Rodzina Kasi i Tomka
Ależ oni nie mają dzieci i są bez potomstwa szczęśliwi! - z zaskoczeniem odkrywają widzowie serialu "Kasia i Tomek". Tytułowi bohaterowie czasem mówią o dzieciach, najczęściej Kasia, ale nie zdecydowali się na ich posiadanie. A kiedy opiekują się maluchem ojca Tomka, są tak tym zmęczeni i sfrustrowani, że widzom też odechciewa się mieć potomstwo.

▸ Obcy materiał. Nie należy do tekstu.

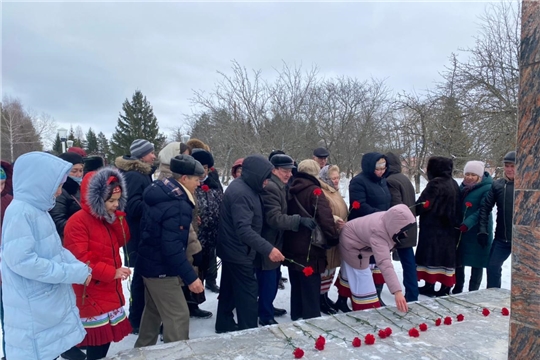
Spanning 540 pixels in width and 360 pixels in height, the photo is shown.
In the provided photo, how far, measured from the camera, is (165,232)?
311 centimetres

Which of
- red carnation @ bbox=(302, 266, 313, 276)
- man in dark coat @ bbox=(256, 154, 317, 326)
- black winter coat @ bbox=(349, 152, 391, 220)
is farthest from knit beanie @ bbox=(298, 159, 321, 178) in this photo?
red carnation @ bbox=(302, 266, 313, 276)

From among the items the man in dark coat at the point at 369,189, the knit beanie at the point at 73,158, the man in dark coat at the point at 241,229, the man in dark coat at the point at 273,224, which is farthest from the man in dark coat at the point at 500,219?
the knit beanie at the point at 73,158

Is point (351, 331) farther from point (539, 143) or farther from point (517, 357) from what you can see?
point (539, 143)

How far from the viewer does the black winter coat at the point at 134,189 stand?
3951 millimetres


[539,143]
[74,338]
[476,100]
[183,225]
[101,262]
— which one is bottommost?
[74,338]

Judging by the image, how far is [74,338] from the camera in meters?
2.63

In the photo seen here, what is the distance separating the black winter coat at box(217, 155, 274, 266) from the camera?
143 inches

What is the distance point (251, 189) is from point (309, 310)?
4.70ft

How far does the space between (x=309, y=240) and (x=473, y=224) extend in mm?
2465

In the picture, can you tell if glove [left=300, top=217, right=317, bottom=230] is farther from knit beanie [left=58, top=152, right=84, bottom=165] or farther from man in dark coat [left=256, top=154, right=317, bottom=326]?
knit beanie [left=58, top=152, right=84, bottom=165]

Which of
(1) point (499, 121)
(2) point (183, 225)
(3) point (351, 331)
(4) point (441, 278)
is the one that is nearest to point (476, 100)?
(1) point (499, 121)

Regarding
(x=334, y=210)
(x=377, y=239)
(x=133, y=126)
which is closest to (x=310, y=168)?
(x=334, y=210)

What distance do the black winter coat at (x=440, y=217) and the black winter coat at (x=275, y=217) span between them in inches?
85.7

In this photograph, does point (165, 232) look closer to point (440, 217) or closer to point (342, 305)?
point (342, 305)
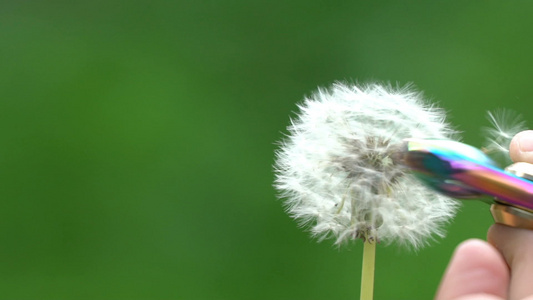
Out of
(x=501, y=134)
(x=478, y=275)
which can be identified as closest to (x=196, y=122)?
(x=501, y=134)

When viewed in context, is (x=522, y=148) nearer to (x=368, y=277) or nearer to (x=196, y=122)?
(x=368, y=277)

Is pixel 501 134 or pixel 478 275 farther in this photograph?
pixel 501 134

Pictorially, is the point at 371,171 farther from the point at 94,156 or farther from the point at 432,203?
the point at 94,156

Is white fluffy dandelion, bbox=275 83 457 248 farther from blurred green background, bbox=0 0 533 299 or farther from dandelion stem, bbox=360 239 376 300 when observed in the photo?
blurred green background, bbox=0 0 533 299

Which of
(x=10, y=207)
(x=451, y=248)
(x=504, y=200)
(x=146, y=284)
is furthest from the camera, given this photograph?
(x=10, y=207)

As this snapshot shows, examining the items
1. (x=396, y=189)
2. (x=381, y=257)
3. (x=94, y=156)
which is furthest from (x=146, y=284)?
(x=396, y=189)

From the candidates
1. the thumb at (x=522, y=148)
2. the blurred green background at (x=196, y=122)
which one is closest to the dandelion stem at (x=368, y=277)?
the thumb at (x=522, y=148)

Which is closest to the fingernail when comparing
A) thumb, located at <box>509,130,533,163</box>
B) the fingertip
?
thumb, located at <box>509,130,533,163</box>
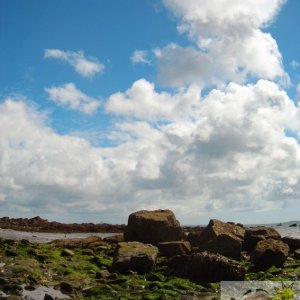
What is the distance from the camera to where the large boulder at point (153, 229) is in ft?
120

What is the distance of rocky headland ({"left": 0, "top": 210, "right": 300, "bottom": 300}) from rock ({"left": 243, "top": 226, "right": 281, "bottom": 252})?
0.27ft

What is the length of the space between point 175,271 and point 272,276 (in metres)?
5.64

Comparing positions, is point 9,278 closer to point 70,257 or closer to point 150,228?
point 70,257

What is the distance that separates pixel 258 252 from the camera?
27.9m

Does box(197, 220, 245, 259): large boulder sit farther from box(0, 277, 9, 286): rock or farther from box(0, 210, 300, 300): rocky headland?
box(0, 277, 9, 286): rock

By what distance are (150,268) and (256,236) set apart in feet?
42.4

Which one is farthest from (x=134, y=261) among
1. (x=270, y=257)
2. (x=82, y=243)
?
(x=82, y=243)

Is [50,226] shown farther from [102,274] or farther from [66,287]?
[66,287]

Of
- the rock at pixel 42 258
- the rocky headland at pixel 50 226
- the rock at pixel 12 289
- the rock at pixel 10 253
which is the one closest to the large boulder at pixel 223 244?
the rock at pixel 42 258

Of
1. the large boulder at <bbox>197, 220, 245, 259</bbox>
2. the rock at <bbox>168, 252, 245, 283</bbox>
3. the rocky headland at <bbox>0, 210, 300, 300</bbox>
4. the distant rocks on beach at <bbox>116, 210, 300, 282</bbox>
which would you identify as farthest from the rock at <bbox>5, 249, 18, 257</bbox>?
the large boulder at <bbox>197, 220, 245, 259</bbox>

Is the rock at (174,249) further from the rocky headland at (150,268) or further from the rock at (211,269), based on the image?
the rock at (211,269)

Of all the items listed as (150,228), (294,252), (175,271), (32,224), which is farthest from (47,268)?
(32,224)

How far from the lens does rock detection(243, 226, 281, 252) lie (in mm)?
35200

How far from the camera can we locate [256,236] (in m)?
35.3
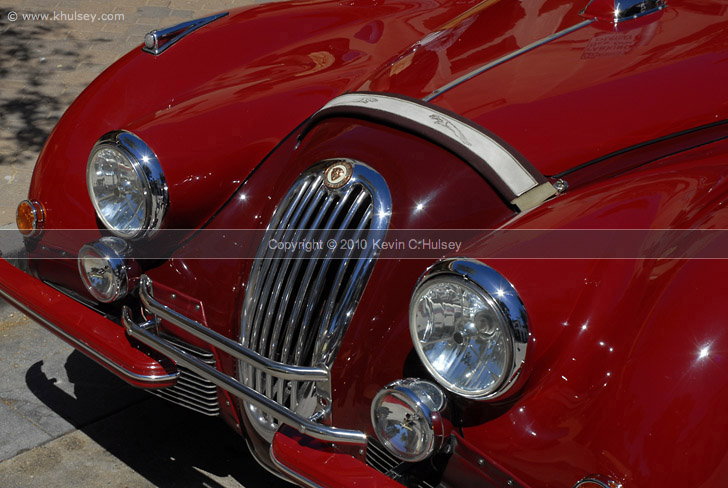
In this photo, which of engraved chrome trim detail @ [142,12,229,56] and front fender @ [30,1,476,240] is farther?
engraved chrome trim detail @ [142,12,229,56]

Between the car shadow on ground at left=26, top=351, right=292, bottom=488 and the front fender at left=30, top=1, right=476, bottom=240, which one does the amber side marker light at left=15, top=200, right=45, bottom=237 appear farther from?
the car shadow on ground at left=26, top=351, right=292, bottom=488

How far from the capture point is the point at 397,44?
10.1ft

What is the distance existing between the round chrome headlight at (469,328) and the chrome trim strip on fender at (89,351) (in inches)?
35.2

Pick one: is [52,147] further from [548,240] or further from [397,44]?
[548,240]

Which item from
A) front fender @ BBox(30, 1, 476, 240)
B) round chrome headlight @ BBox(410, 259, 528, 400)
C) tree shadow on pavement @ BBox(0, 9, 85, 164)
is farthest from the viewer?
tree shadow on pavement @ BBox(0, 9, 85, 164)

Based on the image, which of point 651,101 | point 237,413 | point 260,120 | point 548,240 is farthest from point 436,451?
point 260,120

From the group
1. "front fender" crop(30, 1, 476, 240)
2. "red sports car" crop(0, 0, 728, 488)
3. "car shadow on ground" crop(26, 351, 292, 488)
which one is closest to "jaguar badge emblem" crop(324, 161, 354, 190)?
"red sports car" crop(0, 0, 728, 488)

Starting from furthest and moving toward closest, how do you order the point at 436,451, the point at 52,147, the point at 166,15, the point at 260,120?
1. the point at 166,15
2. the point at 52,147
3. the point at 260,120
4. the point at 436,451

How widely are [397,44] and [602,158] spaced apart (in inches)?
43.4

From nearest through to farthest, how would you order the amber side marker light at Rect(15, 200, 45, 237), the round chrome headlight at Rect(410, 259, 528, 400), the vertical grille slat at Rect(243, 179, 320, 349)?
the round chrome headlight at Rect(410, 259, 528, 400)
the vertical grille slat at Rect(243, 179, 320, 349)
the amber side marker light at Rect(15, 200, 45, 237)

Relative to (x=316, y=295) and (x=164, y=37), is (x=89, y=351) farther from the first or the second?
(x=164, y=37)

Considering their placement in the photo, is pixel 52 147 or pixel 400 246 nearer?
pixel 400 246

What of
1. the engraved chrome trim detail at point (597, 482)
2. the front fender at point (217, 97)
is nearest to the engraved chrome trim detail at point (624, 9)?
the front fender at point (217, 97)

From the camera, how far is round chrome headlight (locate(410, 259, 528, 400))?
1.77m
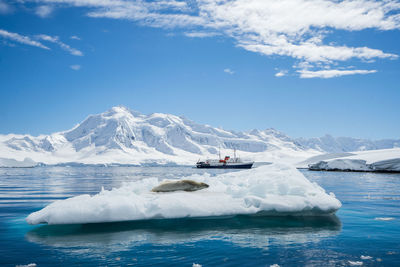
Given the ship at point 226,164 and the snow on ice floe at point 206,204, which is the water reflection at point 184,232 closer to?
the snow on ice floe at point 206,204

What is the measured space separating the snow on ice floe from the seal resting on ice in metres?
0.84

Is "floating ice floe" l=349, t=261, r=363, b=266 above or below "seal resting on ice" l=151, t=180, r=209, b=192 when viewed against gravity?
below

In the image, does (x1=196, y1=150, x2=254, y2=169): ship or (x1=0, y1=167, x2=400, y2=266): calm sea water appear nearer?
(x1=0, y1=167, x2=400, y2=266): calm sea water

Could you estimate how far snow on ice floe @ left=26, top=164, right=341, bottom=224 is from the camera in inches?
354

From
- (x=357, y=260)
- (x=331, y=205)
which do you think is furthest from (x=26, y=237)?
(x=331, y=205)

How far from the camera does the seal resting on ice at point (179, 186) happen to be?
1252cm

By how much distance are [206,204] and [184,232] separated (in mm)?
1313

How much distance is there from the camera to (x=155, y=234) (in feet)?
28.1

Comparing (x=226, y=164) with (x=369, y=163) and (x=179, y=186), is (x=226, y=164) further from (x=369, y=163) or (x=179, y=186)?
(x=179, y=186)

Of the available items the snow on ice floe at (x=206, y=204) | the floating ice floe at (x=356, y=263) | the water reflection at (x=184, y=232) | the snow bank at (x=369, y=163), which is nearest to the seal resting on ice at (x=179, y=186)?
the snow on ice floe at (x=206, y=204)

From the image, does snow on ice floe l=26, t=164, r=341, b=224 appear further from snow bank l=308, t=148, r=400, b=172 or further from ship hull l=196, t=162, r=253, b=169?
ship hull l=196, t=162, r=253, b=169

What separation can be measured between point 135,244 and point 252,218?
4.66 meters

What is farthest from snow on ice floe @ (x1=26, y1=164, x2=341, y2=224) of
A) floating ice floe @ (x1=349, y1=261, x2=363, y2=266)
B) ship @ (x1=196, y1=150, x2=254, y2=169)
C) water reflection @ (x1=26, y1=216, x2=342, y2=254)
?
ship @ (x1=196, y1=150, x2=254, y2=169)

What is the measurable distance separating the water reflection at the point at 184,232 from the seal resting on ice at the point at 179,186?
8.16ft
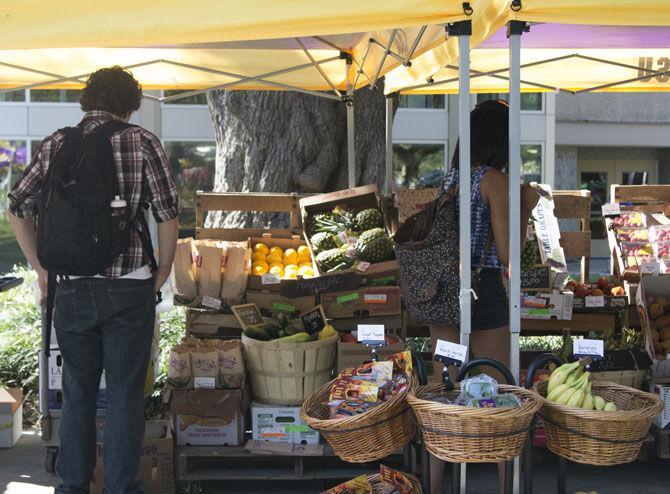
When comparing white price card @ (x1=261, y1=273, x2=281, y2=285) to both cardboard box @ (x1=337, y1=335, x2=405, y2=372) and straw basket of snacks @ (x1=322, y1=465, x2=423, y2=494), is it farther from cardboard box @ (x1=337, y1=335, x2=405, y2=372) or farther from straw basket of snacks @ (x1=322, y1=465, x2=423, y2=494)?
straw basket of snacks @ (x1=322, y1=465, x2=423, y2=494)

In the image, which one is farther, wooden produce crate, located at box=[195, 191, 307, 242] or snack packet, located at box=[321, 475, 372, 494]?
wooden produce crate, located at box=[195, 191, 307, 242]

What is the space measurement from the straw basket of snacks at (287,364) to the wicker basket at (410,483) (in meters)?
1.05

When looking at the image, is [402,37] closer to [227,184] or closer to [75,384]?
[75,384]

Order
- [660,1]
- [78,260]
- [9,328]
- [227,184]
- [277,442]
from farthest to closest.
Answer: [227,184] < [9,328] < [277,442] < [78,260] < [660,1]

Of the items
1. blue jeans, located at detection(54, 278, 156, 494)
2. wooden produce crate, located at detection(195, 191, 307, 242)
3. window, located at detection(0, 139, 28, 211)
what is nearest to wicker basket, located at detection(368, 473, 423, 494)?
blue jeans, located at detection(54, 278, 156, 494)

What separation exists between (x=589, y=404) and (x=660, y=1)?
1409 millimetres

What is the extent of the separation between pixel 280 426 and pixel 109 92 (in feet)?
6.60

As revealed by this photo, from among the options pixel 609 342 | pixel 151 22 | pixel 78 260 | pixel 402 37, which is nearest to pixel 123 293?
pixel 78 260

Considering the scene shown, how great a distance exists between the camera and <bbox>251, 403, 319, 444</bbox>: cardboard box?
4633 millimetres

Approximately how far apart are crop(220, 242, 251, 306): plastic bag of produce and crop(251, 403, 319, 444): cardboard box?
2.73 feet

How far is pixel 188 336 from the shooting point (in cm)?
514

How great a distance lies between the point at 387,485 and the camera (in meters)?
3.53

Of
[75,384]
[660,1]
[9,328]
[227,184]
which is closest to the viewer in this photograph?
[660,1]

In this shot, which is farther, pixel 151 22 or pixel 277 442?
pixel 277 442
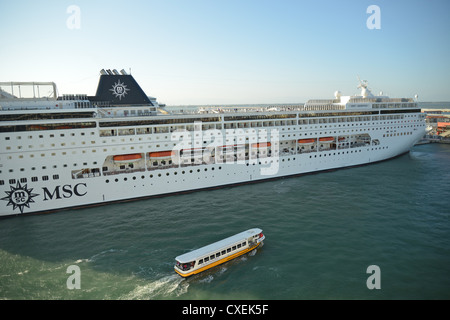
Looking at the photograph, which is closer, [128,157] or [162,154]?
[128,157]

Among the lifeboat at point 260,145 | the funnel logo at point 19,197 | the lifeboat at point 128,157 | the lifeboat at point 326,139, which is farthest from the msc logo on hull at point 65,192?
the lifeboat at point 326,139

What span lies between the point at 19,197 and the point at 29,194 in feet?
2.04

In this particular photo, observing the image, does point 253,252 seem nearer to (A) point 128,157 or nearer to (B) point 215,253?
(B) point 215,253

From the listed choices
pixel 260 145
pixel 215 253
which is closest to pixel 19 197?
pixel 215 253

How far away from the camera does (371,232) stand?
53.0 feet

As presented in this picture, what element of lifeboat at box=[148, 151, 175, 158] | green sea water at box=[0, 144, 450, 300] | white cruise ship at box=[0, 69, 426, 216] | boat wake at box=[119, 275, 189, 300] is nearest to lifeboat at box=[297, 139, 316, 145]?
white cruise ship at box=[0, 69, 426, 216]

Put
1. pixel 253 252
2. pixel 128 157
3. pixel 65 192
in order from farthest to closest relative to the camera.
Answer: pixel 128 157
pixel 65 192
pixel 253 252

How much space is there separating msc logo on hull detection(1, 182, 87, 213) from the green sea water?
1.16 m

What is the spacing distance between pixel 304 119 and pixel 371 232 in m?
15.6

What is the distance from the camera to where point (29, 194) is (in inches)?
757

22.09.2003 | aktual.: 22.09.2003 13:09
Kasia i Tomek są młodzi, inteligentni, zamożni, niezależni i bezdzietni z wyboru. Chodzą do pracy, po zakupy, odwiedzają znajomych, bywają w restauracjach, oglądają telewizję, biorą kredyty, kochają się i kłócą, miewają kłopoty z rodzicami i sąsiadami, ale są wolni od kłopotów z dziećmi. Kasia i Tomek to tak zwani DINKS (skrót od angielskiego zwrotu Double Income - No Kids, czyli podwójny dochód, żadnych dzieci. DINKS są także bohaterowie serialu "Święta wojna" - Hubert i Andzia. Ich bezdzietność jest jeszcze bardziej widoczna, bo akcja serialu dzieje się na Śląsku, gdzie tradycyjna wielodzietna rodzina jest standardem.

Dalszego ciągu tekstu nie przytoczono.